Federal Agency Expertise Faces a Challenge at the Supreme Court
The Chevron Deference, established in 1984, says courts should defer to federal agencies’ interpretation of an ambiguous or unclear statute that they administer.
The Supreme Court announced Monday that it would hear challenges to a 39-year-old doctrine that says courts should defer to federal agencies’ interpretation of an ambiguous or unclear statute that they administer.
The Chevron deference, established in a 1984 Supreme Court case, is something the court has had an “increasingly chilly orientation to” since 2000, two experts wrote last summer. In this case, New Jersey fishermen are challenging the federal government’s ability to force them to pay monitoring fees, which their legal team says is unlawful without congressional approval.
At issue is “whether the court should overrule Chevron v. National Resources Defense Council, or at least clarify that statutory silence concerning controversial powers expressly, but narrowly granted elsewhere in the statute does not constitute an ambiguity requiring deference to the agency,” said SCOTUSblog.
Ryan Mulvey, counsel at the Cause of Action Institute, a nonprofit working to enhance individual and economic liberty to limit the administrative state and part of petitioners’ legal team, said, “the Supreme Court has an opportunity to correct one of the most consequential judicial errors in a generation.” The doctrine “has proven corrosive to the American system of checks and balances and directly contributed to an unaccountable executive branch, overbearing bureaucracy, and runaway regulation.”
The Commerce Department, whose top officials are the defendants in the case, did not respond for comment. The Justice Department declined to comment.
However, in a brief filed in February DOJ officials underscored the use and precedent of Chevron.
“By centralizing interpretive decisions in agencies supervised by the president, Chevron also promotes political accountability, national uniformity, and predictability, and it respects the expertise agencies can bring to bear in ad-ministering complex statutory schemes,” they wrote.
“Practically Legally Gratuitous”
“The court's conservatives (as well as those on the lower courts) have already made clear that they feel no constraints from Chevron (or separation of powers for that matter),” James Goodwin, senior policy analyst at the Center for Progressive Reform, tweeted. This includes the “major questions doctrine” established by the Supreme Court last summer, which set a precedent that federal agencies could have little flexibility to create new regulations with major economic or political significance that rely on authorities not clearly laid out in law.
“Overruling Chevron at this point would be practically legally gratuitous,” Goodwin added.
Scott Nelson, an attorney at the consumer advocacy nonprofit, Public Citizen,, said the high court “has a way of granting cases to decide big questions and then getting cold feet, and they can still decide this case on a less sweeping basis.”
However, if it were to overturn Chevron, “it would subject agencies to much more judicial second guessing and effectively negate Congress’s decision to leave filling in the details of statutory schemes to expert agencies,” he said. “The trend in the court’s recent decisions of deciding these kinds of cases without mentioning Chevron may have much the same effect, making Chevron increasingly irrelevant without overruling it.” Nelson stressed the need to keep Chevron because it is a “check” on courts to not be swayed by their ideological leanings.
On the other side, Thomas Berry, research fellow at the Cato Institute’s Robert A. Levy Center for Constitutional Studies, who submitted an amicus brief in support of the petitioners, said Chevron needs to be overturned because it’s unconstitutional.

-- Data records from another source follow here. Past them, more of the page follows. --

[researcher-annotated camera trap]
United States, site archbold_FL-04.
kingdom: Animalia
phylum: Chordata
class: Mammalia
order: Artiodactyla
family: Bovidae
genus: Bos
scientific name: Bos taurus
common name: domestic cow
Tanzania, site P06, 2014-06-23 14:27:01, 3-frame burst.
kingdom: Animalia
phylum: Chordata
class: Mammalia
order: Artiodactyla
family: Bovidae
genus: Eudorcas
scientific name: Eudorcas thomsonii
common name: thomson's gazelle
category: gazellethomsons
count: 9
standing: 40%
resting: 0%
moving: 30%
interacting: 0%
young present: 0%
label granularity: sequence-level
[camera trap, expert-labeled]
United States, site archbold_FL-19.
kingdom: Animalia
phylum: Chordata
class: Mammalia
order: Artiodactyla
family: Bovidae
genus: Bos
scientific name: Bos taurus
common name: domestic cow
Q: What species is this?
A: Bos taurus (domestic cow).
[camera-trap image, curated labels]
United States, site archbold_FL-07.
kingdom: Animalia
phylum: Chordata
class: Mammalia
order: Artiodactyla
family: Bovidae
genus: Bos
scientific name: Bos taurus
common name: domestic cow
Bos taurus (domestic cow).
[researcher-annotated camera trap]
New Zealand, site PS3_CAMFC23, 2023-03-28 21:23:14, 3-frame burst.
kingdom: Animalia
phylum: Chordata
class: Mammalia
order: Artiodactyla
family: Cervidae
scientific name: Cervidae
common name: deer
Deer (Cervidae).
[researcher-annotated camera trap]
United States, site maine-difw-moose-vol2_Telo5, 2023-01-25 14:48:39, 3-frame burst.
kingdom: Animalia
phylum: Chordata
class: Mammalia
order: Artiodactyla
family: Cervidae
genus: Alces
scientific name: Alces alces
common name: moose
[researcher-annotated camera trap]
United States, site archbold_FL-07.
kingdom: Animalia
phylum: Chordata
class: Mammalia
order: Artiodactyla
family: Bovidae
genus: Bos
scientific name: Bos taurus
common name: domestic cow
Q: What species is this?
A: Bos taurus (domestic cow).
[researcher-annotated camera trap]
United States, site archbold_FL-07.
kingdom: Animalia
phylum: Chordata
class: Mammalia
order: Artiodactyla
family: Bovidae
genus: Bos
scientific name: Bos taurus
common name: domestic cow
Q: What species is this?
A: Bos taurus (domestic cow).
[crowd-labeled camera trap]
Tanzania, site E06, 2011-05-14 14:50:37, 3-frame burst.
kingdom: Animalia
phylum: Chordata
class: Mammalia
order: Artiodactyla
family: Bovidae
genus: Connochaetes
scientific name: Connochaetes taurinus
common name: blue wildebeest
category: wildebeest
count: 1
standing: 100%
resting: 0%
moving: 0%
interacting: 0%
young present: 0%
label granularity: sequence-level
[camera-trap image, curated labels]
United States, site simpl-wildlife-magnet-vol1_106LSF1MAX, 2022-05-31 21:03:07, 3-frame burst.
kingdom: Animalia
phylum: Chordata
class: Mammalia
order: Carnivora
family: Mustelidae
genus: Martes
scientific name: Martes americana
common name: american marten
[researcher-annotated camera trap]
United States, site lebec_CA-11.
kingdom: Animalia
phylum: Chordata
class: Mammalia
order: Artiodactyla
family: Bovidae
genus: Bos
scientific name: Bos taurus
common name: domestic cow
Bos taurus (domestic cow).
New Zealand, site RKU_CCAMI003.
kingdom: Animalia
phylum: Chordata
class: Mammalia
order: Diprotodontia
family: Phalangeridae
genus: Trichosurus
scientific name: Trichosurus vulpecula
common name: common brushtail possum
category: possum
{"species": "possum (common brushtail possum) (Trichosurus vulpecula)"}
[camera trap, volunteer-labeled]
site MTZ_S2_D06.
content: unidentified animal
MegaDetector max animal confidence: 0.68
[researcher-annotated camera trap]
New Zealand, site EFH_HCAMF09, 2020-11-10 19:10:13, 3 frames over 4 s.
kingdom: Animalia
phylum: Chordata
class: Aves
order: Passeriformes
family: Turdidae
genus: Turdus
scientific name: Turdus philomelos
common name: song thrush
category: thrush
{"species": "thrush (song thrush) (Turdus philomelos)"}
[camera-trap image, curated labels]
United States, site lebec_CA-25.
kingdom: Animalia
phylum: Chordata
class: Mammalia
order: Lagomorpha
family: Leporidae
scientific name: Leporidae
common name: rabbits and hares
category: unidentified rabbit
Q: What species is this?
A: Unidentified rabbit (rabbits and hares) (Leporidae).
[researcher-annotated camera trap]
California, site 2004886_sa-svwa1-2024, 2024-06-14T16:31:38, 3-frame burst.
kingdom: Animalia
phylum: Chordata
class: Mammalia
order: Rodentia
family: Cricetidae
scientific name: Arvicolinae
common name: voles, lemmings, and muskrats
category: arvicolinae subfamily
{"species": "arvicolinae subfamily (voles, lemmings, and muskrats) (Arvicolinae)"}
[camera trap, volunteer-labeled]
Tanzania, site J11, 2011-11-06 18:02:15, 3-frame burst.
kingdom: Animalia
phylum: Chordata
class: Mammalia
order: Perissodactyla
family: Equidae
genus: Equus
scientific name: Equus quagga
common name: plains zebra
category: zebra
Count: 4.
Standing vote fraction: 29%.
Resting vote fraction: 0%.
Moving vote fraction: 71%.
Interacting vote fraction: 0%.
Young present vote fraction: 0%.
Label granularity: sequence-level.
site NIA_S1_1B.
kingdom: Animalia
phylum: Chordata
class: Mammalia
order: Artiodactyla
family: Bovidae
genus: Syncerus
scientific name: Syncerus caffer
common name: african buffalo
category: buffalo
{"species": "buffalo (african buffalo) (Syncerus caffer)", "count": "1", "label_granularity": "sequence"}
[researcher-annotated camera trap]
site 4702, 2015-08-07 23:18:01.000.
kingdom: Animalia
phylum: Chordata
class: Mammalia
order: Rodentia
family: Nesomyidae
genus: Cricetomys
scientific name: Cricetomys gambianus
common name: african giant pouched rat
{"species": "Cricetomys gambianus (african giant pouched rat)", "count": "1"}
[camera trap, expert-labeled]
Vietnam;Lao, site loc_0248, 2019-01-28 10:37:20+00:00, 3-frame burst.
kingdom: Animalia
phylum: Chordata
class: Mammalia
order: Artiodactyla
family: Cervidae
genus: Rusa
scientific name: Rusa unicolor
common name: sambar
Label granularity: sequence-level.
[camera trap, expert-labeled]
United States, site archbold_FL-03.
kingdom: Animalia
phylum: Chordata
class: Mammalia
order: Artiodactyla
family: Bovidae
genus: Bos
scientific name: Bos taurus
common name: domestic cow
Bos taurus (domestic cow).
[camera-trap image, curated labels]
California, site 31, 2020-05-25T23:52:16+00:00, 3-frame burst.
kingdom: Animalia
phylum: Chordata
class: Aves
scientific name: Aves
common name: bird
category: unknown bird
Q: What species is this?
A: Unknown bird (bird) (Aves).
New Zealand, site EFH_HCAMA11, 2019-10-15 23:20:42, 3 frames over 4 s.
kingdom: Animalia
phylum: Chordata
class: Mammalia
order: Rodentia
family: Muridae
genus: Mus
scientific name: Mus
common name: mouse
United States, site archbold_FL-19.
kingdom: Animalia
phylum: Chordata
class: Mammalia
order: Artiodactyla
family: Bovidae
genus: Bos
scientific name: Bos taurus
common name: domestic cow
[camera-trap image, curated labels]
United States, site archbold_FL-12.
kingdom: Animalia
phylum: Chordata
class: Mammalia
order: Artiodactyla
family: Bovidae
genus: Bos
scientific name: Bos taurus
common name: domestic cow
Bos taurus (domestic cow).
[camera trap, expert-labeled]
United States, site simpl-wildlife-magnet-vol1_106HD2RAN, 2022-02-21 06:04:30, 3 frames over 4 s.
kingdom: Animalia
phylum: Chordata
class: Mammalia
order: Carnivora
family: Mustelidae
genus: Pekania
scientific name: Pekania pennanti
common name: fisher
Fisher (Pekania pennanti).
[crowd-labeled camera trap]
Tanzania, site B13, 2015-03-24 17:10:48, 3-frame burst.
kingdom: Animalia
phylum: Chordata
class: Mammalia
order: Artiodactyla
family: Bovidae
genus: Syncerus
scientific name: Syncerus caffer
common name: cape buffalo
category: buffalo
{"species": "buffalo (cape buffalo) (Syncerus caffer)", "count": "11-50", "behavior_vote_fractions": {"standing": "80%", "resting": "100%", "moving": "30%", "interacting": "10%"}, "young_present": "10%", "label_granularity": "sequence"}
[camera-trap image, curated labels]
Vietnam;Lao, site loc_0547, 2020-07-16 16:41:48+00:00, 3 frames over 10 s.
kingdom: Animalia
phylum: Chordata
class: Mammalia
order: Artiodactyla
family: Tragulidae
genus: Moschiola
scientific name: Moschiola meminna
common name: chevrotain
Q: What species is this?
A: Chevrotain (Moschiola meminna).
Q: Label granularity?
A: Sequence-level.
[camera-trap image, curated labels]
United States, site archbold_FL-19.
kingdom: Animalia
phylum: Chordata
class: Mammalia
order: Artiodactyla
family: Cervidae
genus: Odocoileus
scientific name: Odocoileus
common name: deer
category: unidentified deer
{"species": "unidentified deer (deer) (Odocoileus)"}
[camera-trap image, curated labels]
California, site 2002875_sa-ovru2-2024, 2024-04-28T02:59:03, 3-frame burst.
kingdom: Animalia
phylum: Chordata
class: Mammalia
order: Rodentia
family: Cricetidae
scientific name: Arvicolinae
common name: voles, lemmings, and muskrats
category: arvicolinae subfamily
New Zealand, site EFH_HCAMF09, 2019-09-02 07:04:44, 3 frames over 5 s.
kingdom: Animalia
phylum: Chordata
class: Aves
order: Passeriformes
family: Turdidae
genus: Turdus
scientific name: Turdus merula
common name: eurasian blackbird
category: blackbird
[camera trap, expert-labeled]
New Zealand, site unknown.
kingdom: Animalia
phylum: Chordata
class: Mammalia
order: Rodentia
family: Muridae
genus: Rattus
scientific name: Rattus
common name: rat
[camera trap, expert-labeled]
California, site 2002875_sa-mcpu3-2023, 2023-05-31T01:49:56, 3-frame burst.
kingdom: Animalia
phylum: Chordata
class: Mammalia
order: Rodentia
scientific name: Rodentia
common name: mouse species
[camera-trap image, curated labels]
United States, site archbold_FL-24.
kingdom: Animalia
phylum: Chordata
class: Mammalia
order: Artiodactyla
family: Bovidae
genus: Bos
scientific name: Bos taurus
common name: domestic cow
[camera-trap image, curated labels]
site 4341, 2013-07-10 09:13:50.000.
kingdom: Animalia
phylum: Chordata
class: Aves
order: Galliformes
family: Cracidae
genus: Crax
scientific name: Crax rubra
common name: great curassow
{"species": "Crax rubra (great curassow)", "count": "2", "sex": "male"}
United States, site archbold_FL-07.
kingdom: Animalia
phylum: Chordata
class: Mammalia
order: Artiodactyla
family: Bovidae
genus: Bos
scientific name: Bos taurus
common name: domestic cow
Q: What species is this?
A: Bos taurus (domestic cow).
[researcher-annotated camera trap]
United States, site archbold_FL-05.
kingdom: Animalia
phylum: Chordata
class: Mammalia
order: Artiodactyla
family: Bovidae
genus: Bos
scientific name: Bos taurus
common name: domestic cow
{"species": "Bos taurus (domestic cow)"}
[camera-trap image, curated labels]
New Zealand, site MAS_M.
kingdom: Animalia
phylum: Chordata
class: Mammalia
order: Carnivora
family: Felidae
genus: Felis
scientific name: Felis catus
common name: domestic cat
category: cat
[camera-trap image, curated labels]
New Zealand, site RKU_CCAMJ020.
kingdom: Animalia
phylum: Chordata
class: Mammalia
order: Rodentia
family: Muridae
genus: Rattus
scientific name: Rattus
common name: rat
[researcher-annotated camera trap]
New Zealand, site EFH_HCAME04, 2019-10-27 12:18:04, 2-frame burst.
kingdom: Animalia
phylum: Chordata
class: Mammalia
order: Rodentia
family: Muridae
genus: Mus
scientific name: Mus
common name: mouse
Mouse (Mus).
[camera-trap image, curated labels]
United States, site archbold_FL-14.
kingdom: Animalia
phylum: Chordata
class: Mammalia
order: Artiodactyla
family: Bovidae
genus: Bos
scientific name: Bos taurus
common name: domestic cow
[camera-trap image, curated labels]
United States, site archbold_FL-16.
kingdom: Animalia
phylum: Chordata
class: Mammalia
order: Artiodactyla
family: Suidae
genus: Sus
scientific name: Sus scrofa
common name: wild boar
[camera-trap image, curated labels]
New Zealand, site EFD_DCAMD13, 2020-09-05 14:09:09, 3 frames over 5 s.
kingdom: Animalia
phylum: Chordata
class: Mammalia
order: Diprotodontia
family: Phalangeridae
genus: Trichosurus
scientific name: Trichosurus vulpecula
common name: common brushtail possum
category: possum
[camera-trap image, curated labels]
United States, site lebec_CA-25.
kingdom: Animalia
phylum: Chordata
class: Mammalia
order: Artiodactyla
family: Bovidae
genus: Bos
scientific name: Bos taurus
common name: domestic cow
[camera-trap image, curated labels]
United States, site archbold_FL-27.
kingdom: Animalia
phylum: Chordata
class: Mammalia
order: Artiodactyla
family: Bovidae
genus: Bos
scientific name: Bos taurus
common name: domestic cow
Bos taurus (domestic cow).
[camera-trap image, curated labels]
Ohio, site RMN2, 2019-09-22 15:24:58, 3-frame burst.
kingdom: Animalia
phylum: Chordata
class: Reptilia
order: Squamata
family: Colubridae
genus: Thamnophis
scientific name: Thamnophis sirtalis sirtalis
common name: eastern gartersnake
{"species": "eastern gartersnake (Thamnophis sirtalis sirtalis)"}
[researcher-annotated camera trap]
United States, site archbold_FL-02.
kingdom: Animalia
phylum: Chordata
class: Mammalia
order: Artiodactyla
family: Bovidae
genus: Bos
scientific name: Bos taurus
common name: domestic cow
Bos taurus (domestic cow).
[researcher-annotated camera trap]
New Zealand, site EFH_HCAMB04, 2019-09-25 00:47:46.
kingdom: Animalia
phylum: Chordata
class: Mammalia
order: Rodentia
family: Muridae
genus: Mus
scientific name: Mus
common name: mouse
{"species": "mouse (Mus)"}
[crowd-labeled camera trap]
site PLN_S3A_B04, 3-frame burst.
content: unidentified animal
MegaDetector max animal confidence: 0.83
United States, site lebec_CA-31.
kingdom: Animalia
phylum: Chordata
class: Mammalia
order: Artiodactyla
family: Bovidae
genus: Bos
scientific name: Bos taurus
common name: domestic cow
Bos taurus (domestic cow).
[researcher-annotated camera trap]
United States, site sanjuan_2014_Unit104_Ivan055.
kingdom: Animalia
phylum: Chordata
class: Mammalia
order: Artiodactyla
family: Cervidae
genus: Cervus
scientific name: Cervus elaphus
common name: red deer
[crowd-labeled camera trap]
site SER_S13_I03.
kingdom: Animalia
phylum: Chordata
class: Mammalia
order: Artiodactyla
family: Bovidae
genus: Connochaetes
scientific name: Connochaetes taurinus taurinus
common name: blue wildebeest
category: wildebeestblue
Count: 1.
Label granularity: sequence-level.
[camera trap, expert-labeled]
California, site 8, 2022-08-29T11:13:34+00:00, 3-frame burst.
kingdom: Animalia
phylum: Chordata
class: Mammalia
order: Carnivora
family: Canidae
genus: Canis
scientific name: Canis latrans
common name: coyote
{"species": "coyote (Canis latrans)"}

It gives judicial power to the administrative state despite the Constitution giving all judicial power to the Judicial Branch and “it biases the courts towards executive agencies, stripping the judiciary of impartiality and denying litigants due process.”
In a study for the amicus brief he and his colleagues submitted “we found that federal courts of appeal still defer under Chevron regularly, even though the Supreme Court itself rarely defers anymore,” said Berry. “This demonstrates that even if applying Chevron deference may be disfavored at the Supreme Court, the Chevron Doctrine will not fade away completely until the Supreme Court explicitly over-rules it.”
Republicans have introduced legislation in recent years to rein in Chevron, and although it passed the House in July 2016, they haven’t been successful.